Health

Seniors in long-term care getting antibiotics for too long

Many seniors in long-term care are given antibiotics for longer than likely needed, a new Canadian study suggests.

Half of antibiotic use in acute and long-term care 'unnecessary or inappropriate'

Many seniors in long-term care are given antibiotics for longer than likely needed, a new Canadian study suggests.

Most long-term care residents with common bacterial infections such as lower respiratory tract or skin infections can be treated with antibiotics for seven days or less, according to randomized control trial findings.

Some doctors repeatedly prescribed longer courses of antibiotics. (Adam Berry/Getty )

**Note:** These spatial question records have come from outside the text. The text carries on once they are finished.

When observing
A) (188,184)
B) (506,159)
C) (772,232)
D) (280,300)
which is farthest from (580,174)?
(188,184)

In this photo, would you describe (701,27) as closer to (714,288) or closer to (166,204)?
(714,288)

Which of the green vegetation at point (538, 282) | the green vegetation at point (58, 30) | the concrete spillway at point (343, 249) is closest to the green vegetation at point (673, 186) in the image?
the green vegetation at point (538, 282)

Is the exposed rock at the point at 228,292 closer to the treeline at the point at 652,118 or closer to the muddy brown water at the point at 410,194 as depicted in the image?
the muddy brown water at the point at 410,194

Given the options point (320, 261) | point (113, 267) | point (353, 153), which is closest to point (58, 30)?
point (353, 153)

"High rates of institutional antibiotic use are driving increased rates of antibiotic resistance, Clostridium difficile infection, antibiotic-related adverse events and healthcare costs; yet up to half of antibiotic use in acute and long-term care institutions is unnecessary or inappropriate," Dr. Nick Daneman of the Institute for Clinical Evaluative Sciences in Toronto and his co-authors said in Monday's online issue of JAMA Internal Medicine, previously known as the Journal of the American Medical Association.

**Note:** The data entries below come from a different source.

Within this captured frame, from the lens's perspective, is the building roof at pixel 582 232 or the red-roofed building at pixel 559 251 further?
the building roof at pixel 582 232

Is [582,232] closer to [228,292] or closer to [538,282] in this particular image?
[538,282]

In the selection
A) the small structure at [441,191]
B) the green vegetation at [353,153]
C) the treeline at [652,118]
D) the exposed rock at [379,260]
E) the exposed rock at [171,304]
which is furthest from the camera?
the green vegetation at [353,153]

Daneman and his team investigated antibiotic use among 66,901 people aged 66 and older living at long-term care facilities in Ontario. They found nearly 78 per cent or 50,061 patients received a course of antibiotics in 2010.

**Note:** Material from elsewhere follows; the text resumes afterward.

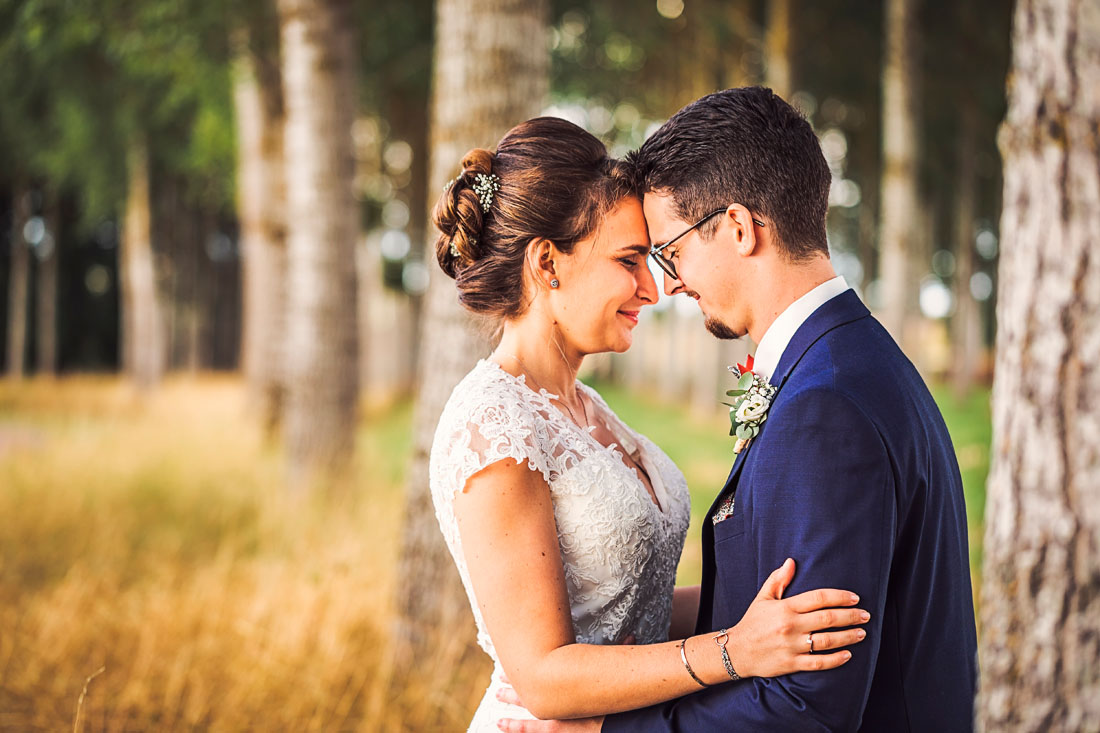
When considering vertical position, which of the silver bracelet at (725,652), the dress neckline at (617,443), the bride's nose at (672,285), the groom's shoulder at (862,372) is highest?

The antibiotics were most commonly prescribed for seven days. But nearly 45 per cent of the treatments, 21,136 courses, exceeded a week, the researchers found.

Some doctors repeatedly prescribed the medication for longer periods.

If all doctors followed the prescribing practices of their peers with the shortest courses of antibiotics, the researchers estimated the number of days antibiotics are used in long-term care would drop by 19 per cent.

"Shortening that tail end of treatment, at which point antibiotics are putting people at potential risk without any potential benefit, seems to be a real feasible way to reduce antibiotic overuse," said Daneman, an adjunct scientist at the institute and an infectious disease specialist.

The researchers also suggested using standardized order sheets and auditing doctors with feedback as hospitals do to reduce unnecessary use of antibiotics.

Investigators concluded that the length of prescriptions weren't always linked to the severity of the illness such as those rarer infections needing longer treatments.

The study was funded by the Canadian Institutes of Health Research.